Letter (WCP6157.7132)

[1]1

Wykeham House,

Oxford.

Nov[ember]. 24. 1914.

Dear Mr. Wallace2,

Many thanks for your kind letter & to Mrs Wallace3 too for her kind congratulations4. Your father was the first. (1890) Darwin medallist5 & I think I received the medal for him, as I did the Copley5, (1908) and posted it. In th his reply just 24 years ago his postscript [2] was "You ought to be the next recipient". I cut this out of the copy of the letter I sent to Mr Marchant6 but I thought you might be interested to know of it. Personally I am glad it is thus later because it happens to coincide with the award of medals to two of my colleagues here. It is so very pleasant that three are to be awarded to Oxford resident Science men7.

[3]

I spent much of my time on the voyage to Australia writing notes for my obituary for the Roy[al]. Soc[iety]8. Can you conveniently give me a list of all your father’s brothers & sisters with the dates of birth.[?] I believe that they exist in an old prayer-book.
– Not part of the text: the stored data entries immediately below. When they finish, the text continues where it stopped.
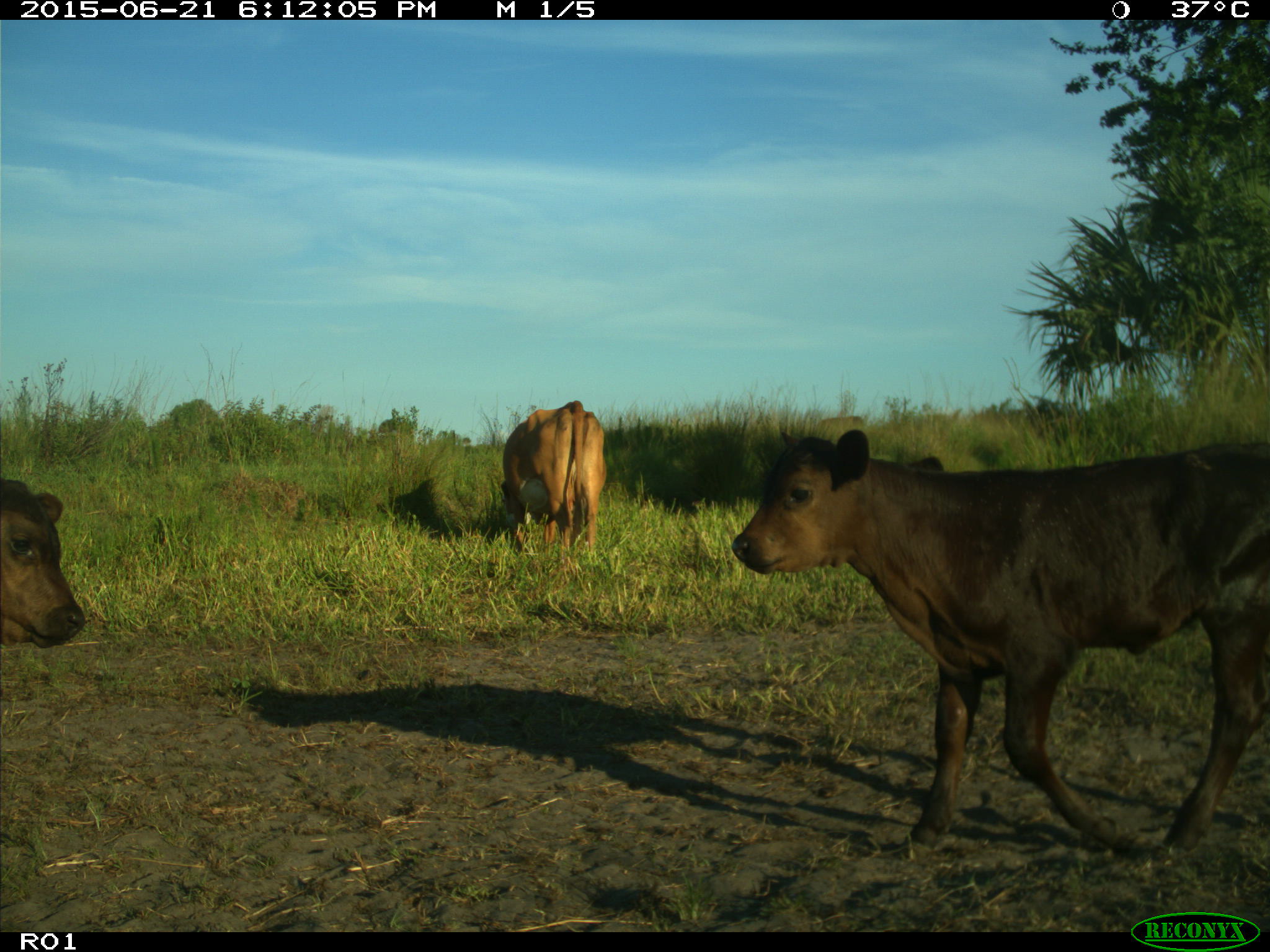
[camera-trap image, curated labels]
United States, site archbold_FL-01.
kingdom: Animalia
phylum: Chordata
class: Mammalia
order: Artiodactyla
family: Bovidae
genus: Bos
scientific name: Bos taurus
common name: domestic cow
I could not make out the family very well in the Autobiography9. Also it would be a help if you could kindly put to each the approximate age at which he or she died. I hope that this will not be much trouble. There is no hurry, for I cannot just now take up the work where I left it. I am sending a copy of the [1 word illeg.] fraud with a reprint of the pamphlet as an appendix. With our kindest regards to you all10[,]

I am, | Yours sincerely, | E. B. Poulton11 [signature]
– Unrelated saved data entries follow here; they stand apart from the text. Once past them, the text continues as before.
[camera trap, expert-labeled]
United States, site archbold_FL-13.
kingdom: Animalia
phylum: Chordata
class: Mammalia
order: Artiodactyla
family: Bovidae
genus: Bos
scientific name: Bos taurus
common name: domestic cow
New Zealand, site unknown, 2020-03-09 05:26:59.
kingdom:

P[ost]. S[criptum]. Mrs Wallace may be interested to hear that our youngest daughter12 became engaged the day after our return from Australia, to a motor cycle despatch rider in the war — an old friend13.E. B. P.
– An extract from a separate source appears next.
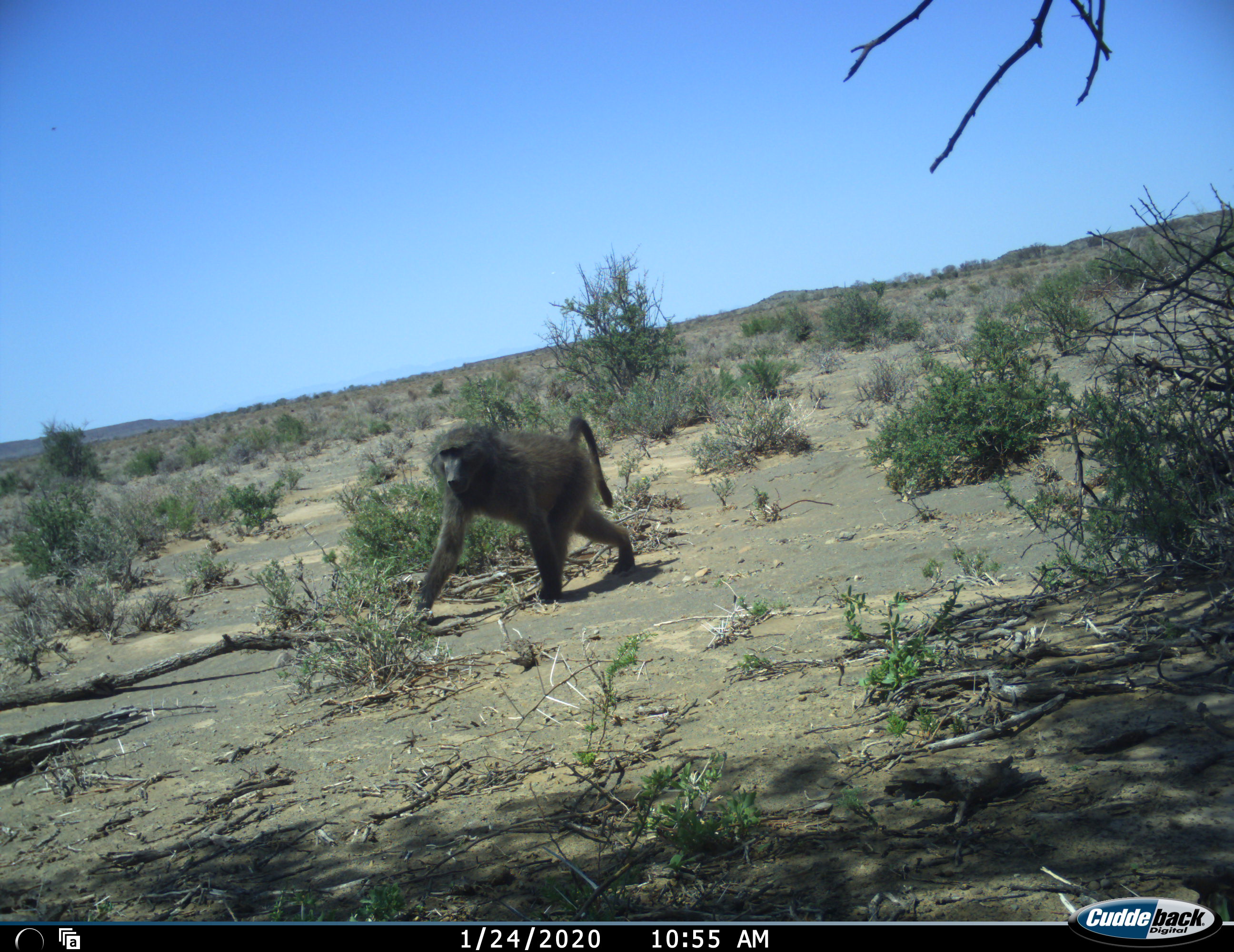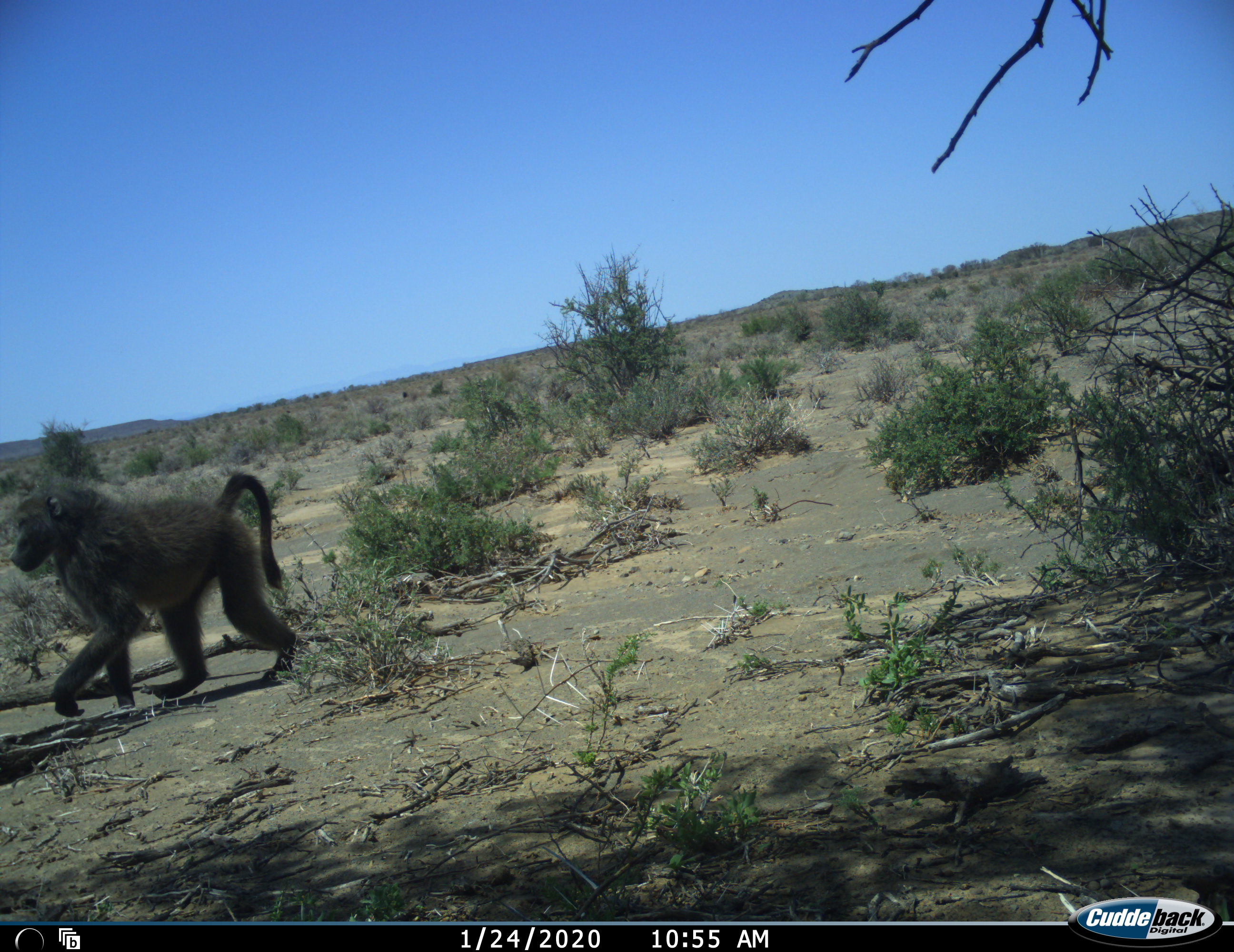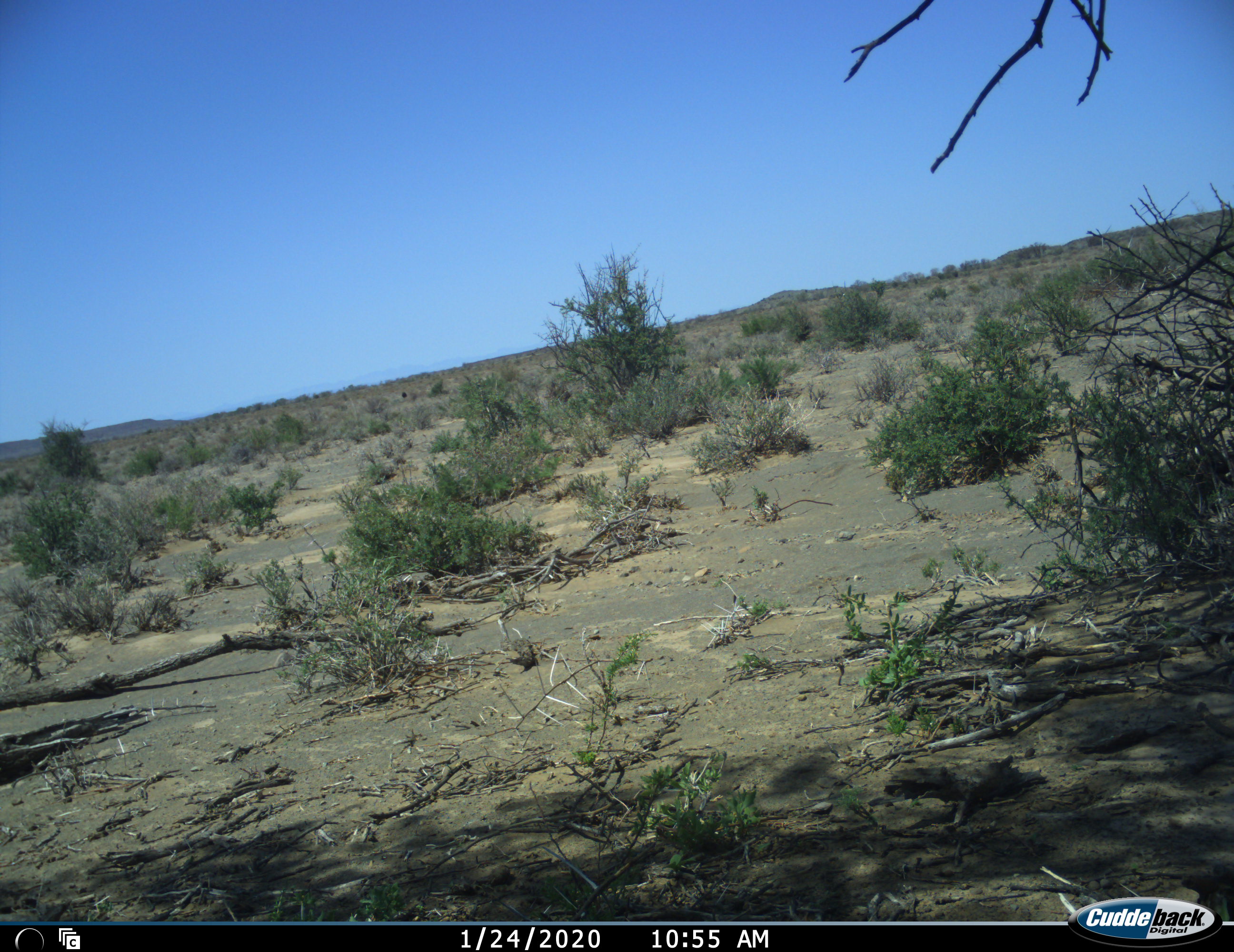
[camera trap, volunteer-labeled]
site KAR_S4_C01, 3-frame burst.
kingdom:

The page is numbered WP16/1/99 in pencil in the top LH corner.
Wallace, William Greenell (1871-1951) Electrical engineer, second son and third child of ARW.
Wallace, Elizabeth Carr (neé Whittle) (1888-1976) wife of recipient.
The author received the Darwin Medal of the Royal Society in 1914, awarded biennially "for work of acknowledged distinction in evolution, population biology, organismal biology and biological diversity".
The Copely Medal is the Royal Society’s oldest and most prestigious award, created in 1731 following donations from Godfrey Copely, FRS. It was initially awarded for the greatest discovery or contribution made by experiment, now annually for "outstanding achievements in research in any branch of science", alternating between physical and biological science. ARW was the recipient in1908.
Marchant, James (1857-1956) Free Church minister, social activist and philanthropist.
In addition to the Darwin Medal awarded to the author, in 1914 Oxford Professor of Geology William Johnson Sollas (1849-1936) was awarded a Royal Medal and Wykeham Professor of Physics John Sealey Townsend (1868-1957) the Hughes Medal of the Royal Society.
Learned society for Science founded in November 1660 and granted a Royal Charter by King Charles II. ARW was elected a Fellow in 1893.
Wallace, A. R. (1905) My Life; A Record of Events and Opinions Vols. 1 & 2 London, Chapman & Hall Ltd.
Wife, (see Endnote 3) and sons Wallace, Alfred John Russel (1922- ) and Wallace, Richard Russel (1924- ) of recipient.
Poulton, Edward Bagnall (1856-1943) British evolutionary biologist, friend of ARW and lifelong advocate of natural selection. He did pioneering work on warning or protective colouration in animals and became Hope Professor of Zoology at the University of Oxford in 1893.
Poulton, Janet Palmer (c.1893-1919) youngest daughter of the author.
Symonds, Charles Putnam (1890-1978) English neurologist. He served in both initially as a motorcycle despatch rider on the Western Front. After being wounded and invalided out, he completed basic medical training and was commissioned into the Royal Army Medical Corps, where he specialised in neurology. He married Janet Palmer Poulton in 1915. They were to have two sons before her accidental death in 1919.